**Data provided**:
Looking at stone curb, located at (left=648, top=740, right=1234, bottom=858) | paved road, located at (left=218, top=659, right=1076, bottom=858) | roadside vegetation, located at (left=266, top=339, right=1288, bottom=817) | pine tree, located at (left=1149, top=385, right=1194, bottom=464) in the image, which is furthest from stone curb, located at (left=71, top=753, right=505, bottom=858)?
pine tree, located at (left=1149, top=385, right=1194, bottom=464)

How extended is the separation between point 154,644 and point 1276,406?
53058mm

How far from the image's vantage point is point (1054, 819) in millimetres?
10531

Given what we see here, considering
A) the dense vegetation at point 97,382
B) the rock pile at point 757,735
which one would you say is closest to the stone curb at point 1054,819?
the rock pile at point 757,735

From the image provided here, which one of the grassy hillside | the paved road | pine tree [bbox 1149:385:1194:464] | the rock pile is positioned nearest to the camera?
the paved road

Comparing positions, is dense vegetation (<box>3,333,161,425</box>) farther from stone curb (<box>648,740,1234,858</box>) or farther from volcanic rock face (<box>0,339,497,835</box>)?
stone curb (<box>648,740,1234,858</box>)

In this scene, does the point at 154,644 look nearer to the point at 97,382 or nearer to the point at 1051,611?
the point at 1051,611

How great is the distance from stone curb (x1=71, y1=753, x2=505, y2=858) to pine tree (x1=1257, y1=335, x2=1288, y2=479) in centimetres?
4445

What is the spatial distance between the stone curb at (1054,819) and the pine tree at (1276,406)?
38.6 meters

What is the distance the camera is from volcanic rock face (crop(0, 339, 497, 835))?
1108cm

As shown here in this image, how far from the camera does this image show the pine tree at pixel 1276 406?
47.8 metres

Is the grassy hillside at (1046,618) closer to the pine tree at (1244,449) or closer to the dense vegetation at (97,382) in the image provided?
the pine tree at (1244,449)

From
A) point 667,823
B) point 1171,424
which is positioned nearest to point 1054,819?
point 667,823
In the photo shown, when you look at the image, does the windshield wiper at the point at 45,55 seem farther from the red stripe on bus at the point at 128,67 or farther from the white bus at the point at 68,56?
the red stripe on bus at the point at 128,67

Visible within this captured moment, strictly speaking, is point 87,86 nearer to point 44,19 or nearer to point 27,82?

**Exercise goal**: Rewrite all of the rows above, replacing "volcanic rock face" with "basalt cliff" wherever it occurs and leaving everything else unchanged.

**Result of the exercise**:
Looking at stone curb, located at (left=648, top=740, right=1234, bottom=858) | paved road, located at (left=218, top=659, right=1076, bottom=858) | roadside vegetation, located at (left=266, top=339, right=1288, bottom=817) | pine tree, located at (left=1149, top=385, right=1194, bottom=464) in the image, which is furthest from stone curb, located at (left=71, top=753, right=505, bottom=858)?
pine tree, located at (left=1149, top=385, right=1194, bottom=464)

How extended is the separation between point 154,644 and point 1276,406?
53058mm

How far from the image's vantage point is point (1054, 819) in millimetres?
10531

Given what we see here, considering
A) the dense vegetation at point 97,382
B) the rock pile at point 757,735
which one would you say is closest to the stone curb at point 1054,819?
the rock pile at point 757,735

From the image provided here, which one of the grassy hillside | the paved road | pine tree [bbox 1149:385:1194:464] | the rock pile is positioned nearest to the camera?
the paved road

Comparing positions, is dense vegetation (<box>3,333,161,425</box>) farther from stone curb (<box>648,740,1234,858</box>) or farther from basalt cliff (<box>0,339,497,835</box>)?
stone curb (<box>648,740,1234,858</box>)

In this scene, does the point at 154,644 look nearer to the point at 97,382 or nearer to the point at 1051,611?
the point at 1051,611

How great is the distance from stone curb (x1=71, y1=753, x2=505, y2=858) to pine tree (x1=1257, y1=335, x2=1288, y2=479) in centimetres?
4445

What is the spatial distance between the stone curb at (1054,819) and the pine tree at (1276,406)?
38.6 meters

What is the distance the camera is from basalt cliff (crop(0, 339, 497, 835))?
1108cm

As shown here in this image, how far from the camera does this image show the pine tree at pixel 1276 406?
47.8 metres

Is the grassy hillside at (1046,618) closer to the pine tree at (1244,449) or closer to the dense vegetation at (97,382) in the image provided?
the pine tree at (1244,449)

From
A) point 667,823
B) point 1171,424
which is positioned nearest to point 1054,819?
point 667,823
In the photo shown, when you look at the image, does the windshield wiper at the point at 45,55 seem farther from the red stripe on bus at the point at 128,67 or farther from the white bus at the point at 68,56?
the red stripe on bus at the point at 128,67

Visible within this captured moment, strictly speaking, is point 87,86 nearer to point 44,19 or nearer to point 27,82?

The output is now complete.